Now, back to the question of how we aggregate data in the Reduce() function.  As you see from above, the Master Reduce() tries to execute first (it containing the first taskData generated in Splot()). It exits out because child tasks are executing.  The details of how master and child tasks map to one another is always subject to change. For our purposes we don’t need to know. In each child task’s running of Reduce(), the key thing is that at the end of the task, any details you want to get to the Master Reduce() go into rtnVal.childStatus.  So let’s assume a Map() function like the following which returns an object count and a skipped count (i.e # of objects processed and skipped) in a data assoc:

MapFunction

The Reduce() function will get an .fTaskData that is the rtnVal from the function above. You can then write the values of that data to Reduce’s rtnVal.childStatus assoc, i.e.

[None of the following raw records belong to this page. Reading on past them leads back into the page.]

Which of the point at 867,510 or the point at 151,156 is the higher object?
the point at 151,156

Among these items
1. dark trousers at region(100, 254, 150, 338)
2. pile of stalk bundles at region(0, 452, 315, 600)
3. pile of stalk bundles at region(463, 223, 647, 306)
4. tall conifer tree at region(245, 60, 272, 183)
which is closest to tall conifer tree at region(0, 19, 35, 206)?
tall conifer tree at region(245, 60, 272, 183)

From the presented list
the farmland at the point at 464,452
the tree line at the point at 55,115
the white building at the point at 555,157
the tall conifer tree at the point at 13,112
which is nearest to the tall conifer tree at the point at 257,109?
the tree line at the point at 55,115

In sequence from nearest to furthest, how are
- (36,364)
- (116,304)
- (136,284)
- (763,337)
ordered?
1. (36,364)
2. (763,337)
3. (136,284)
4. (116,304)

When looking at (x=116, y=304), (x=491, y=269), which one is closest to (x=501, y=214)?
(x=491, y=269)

childStatus.data = .fTaskData.data
rtnVal.childStatus = childStatus

When the master task executes Reduce(), it gets a list of all the childStatus Assoc’s from all the child tasks.  If you loop through them, you would get the results of each Map task. These results along with the results stored in .fTaskData gives you all your task results in one location.

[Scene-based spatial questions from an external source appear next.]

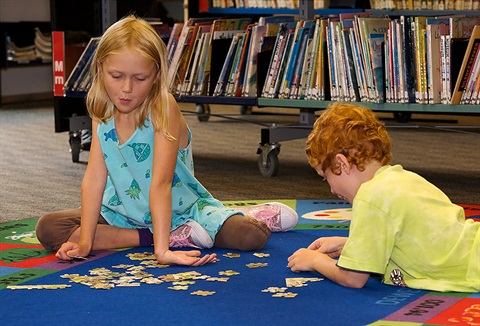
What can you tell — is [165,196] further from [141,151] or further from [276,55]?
[276,55]

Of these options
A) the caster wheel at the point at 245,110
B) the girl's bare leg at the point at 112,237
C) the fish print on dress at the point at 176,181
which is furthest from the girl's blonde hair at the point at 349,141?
the caster wheel at the point at 245,110

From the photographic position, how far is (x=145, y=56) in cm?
265

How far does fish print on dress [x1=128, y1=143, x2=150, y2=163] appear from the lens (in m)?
2.84

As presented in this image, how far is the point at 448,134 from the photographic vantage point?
20.4ft

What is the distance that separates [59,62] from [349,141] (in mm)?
3213

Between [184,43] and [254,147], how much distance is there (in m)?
0.96

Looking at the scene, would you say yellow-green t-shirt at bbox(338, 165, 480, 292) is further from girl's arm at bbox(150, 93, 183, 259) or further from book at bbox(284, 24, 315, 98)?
book at bbox(284, 24, 315, 98)

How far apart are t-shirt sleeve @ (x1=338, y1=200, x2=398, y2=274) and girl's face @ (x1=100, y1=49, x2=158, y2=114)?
2.55 ft

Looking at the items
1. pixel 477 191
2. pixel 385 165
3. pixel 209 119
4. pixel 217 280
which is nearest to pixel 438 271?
pixel 385 165

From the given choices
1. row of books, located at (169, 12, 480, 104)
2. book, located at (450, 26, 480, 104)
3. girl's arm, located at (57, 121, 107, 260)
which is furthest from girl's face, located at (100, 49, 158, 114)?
book, located at (450, 26, 480, 104)

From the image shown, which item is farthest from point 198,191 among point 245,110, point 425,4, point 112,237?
point 245,110

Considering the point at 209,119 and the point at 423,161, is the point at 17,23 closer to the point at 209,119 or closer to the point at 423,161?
the point at 209,119

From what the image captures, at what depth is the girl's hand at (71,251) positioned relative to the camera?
2.73 m

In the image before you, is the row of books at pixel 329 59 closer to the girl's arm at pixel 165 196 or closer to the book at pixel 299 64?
the book at pixel 299 64
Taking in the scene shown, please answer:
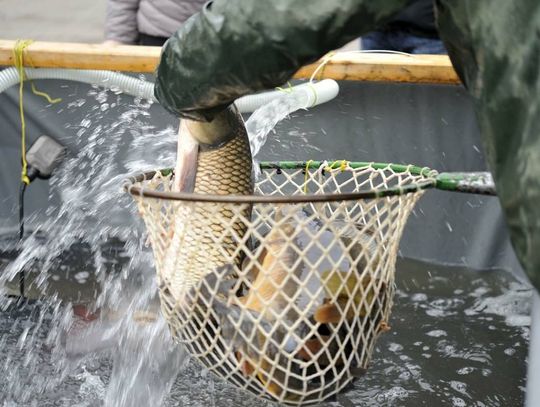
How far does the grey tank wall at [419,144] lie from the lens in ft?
12.9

There is of course one small problem.  Both a child task and a master task for which no child tasks executed will appear identical – both will have an empty list for the childResults argument.

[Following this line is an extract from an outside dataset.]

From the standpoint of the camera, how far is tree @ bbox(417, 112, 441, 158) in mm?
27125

There is a cheap trick to solve this. We can take advantage of the fact that in a Job Chain, when our split function splits the job up into smaller pieces, the Master task always takes the first item in the list – even if its a list of 1. If we were to assign a row count to each child taskData that indicates the row, and we returned that in our Map() function in the results, when we’re in Reduce() we would always know whether the task is a master with no children or a child by the rowcount. In Split() you’d do something like this:

RecArray rows = ...some SQL to get back our distributed results
Record row
Integer rowCount = 0
for row in rows
   Assoc chunkData = Assoc.Copy(.fTaskData)
   ...set whatever else you need to on chunkData
   chunkData.RowNumber = rowCount
   rowCount += 1
end

In the Map() function, you would add a line like

data.rowNumber = .fTaskData.RowNumber

Now your Reduce function would look something like:

/**
* This method will reduce the task results.
* 
* @param {List} childResults Results from execution of child tasks
*
* @return {Assoc}
* @returnFeature {Boolean} ok FALSE if an error occurred, TRUE otherwise
* @returnFeature {String} errMsg Error message, if an error occurred
* @returnFeature {Assoc} childStatus ok/errMsg Assoc aggregating status of child results
* @returnFeature {Integer} childStatus.count Number of facets/columns indexed
* @returnFeature {RecArray} errDetail Detailed information about errors
* 
**/

function Assoc Reduce(\
 List childResults )
 
 Assoc result
 Assoc taskData = .fTaskData
 Assoc data = taskData.data
 
 // Assuming we set this up in Split(), RowNumber() will always be 0 for the 
 // master task
 Boolean isMaster = IsDefined( data.RowNumber) && data.RowNumber == 0 ? TRUE : FALSE
 
 // Get the results of the first task which was executed as the master
 Integer count = data.count
 Integer skipped = data.skipped
 
 // Aggregate the rest of the results
 if IsDefined( childResults )
    for result in childResults
       // Assume our child counts are in data
       if IsDefined( result.data )
          count += result.data.count
          skipped += result.data.skipped
       end
    end
 end
 
 if isMaster
    // do something with aggregated count/skipped integers
 else
    childStatus.data = data // For the child task, push this
 end
 
 rtnVal.ok = ok
 rtnVal.errMsg = errMsg
 rtnVal.errDetail = errDetail
 rtnVal.childStatus = childStatus
 
 return rtnVal
end

Using the above Reduce() function, we know which instance of Reduce() is our master, and we received an aggregated count from the Map(). Any other information could be passed such as error information from the child task.  It is unfortunate that this information doesn’t bubble up to Finalize(), and perhaps that is what OpenText is still working on.

If you’ve read this far, you must be a veteran Oscripter 🙂  Comments are welcome, even to tell me I have something completely wrong.